The only people who have been sent written reasons for their exclusion are those who had figured on the first draft, released on December 31, but are missing from the July 30 final draft. Four of Hoque's family were on the first draft but none are on the final draft.

When Hoque had heard of this correspondent's arrival here, he had rushed from his home in neighbouring Karaibeel - after grabbing a printout of the electoral rolls and some other documents - on the mistaken notion that an NRC official had turned up.
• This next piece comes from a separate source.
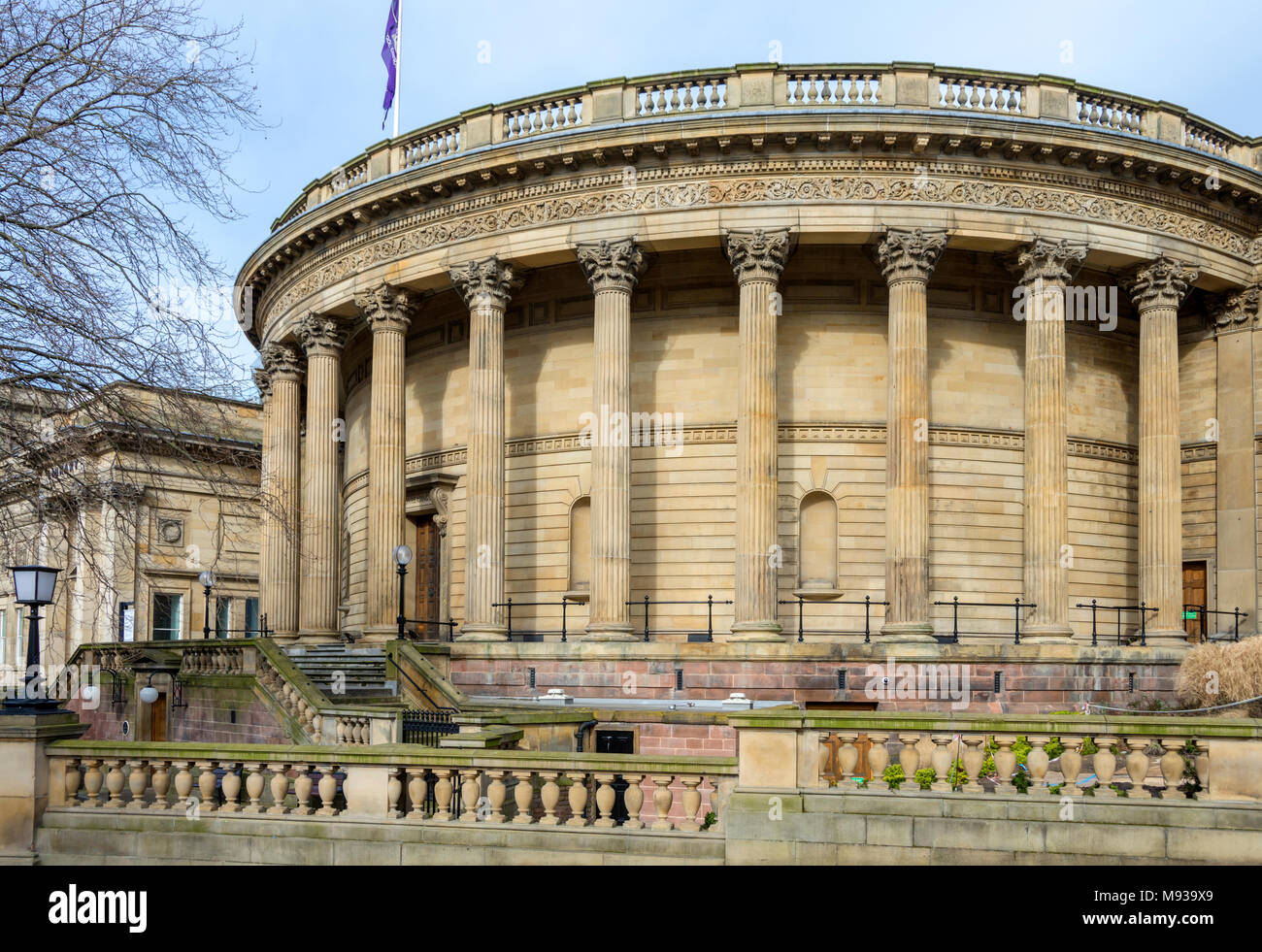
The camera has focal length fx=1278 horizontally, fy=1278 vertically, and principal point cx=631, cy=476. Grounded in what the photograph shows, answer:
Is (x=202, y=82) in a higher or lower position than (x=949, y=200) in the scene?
lower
The applications of Ali Ahmed's family too were rejected because the surname of Ali's grandfather - as spelled in the 1951 NRC, which he had submitted as legacy data - did not match that on a land document. Many others suffered because of discrepancies between their surnames and their ancestors'.

"In Muslim society, a son often uses a different surname from his father's. Such mismatches during the family-tree verification led to exclusion from the NRC," said Akram Hussain, president of the Hatishulapam gram panchayat.

Some 4,866 of the 16,931 applications from five villages - Hatishulapam, Hatishula Gaon, Bhulukamari, Laruajan and Karaibeel - about 60km west of Guwahati, have been rejected. That is a 28.7 per cent rejection rate, more than double the state average of 12.2 per cent.

At least 1,000 of those excluded had furnished birth certificates, which seem to have been rejected.

Hussain said that 1,202 of the 4,866 rejected applications were from married women who had submitted panchayat certificates.

"Illiterate married women with no birth, marriage or school certificates can only furnish certificates issued by the panchayats as link documents (linking them to their pre-1971 ancestors)," he said.

Hussain explained why few people in the area had birth certificates: "A few years ago there was no hospital here and the Gobardhana Hospital, 20km away, was the only option. Most villagers here did not go for institutional delivery as the roads were very poor; so their children don't have birth certificates."

He added: "There are no Bangladeshis in our villages. Our forefathers had settled here before the Partition. The mosque, set up in 1929, and the school, established in 1920, are proof of that."